Dataset excerpt
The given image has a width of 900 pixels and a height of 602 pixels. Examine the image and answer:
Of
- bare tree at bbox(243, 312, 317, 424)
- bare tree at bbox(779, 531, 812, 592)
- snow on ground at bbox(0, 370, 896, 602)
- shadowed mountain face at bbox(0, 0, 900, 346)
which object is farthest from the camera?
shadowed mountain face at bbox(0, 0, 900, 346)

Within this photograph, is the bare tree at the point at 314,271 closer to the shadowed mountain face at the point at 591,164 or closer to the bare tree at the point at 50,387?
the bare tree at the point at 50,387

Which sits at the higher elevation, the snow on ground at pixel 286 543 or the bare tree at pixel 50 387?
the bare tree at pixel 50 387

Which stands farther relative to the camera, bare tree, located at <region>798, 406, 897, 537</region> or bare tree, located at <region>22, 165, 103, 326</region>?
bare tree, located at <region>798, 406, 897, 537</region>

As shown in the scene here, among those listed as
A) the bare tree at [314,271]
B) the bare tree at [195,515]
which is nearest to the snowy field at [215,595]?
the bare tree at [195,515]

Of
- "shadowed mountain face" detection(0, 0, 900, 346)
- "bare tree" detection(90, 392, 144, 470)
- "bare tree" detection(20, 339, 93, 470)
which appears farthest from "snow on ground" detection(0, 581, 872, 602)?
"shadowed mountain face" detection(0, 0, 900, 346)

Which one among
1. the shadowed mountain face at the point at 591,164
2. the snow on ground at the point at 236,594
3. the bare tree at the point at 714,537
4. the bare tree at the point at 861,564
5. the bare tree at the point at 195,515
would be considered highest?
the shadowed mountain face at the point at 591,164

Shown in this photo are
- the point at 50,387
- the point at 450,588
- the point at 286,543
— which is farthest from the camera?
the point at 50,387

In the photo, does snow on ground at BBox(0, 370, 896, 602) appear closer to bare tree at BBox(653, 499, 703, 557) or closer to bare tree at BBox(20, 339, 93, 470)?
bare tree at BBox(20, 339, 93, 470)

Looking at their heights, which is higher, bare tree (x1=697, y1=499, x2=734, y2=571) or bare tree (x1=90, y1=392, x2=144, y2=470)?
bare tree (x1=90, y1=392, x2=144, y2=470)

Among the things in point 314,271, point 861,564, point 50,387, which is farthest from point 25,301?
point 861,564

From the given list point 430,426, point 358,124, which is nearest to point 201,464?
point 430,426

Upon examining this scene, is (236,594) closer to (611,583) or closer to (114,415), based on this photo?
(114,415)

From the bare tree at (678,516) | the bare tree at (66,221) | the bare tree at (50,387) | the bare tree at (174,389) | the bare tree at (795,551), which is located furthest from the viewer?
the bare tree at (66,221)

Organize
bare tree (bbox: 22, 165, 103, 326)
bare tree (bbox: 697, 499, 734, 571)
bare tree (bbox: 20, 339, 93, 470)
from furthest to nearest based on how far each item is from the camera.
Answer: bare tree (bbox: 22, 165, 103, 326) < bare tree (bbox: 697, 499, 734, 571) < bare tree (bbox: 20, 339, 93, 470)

AIM OF THE EXERCISE → Render the entries above as a Markdown table with the columns Row and Line, giving each line a row number and leaving out blank lines. Start at the line containing "Which one among", and stop after the line containing "would be considered highest?".

TASK RESPONSE →
| Row | Line |
|---|---|
| 1 | Which one among |
| 2 | 1. the shadowed mountain face at the point at 591,164 |
| 3 | 2. the snow on ground at the point at 236,594 |
| 4 | 3. the bare tree at the point at 714,537 |
| 5 | 4. the bare tree at the point at 861,564 |
| 6 | 5. the bare tree at the point at 195,515 |
| 7 | would be considered highest? |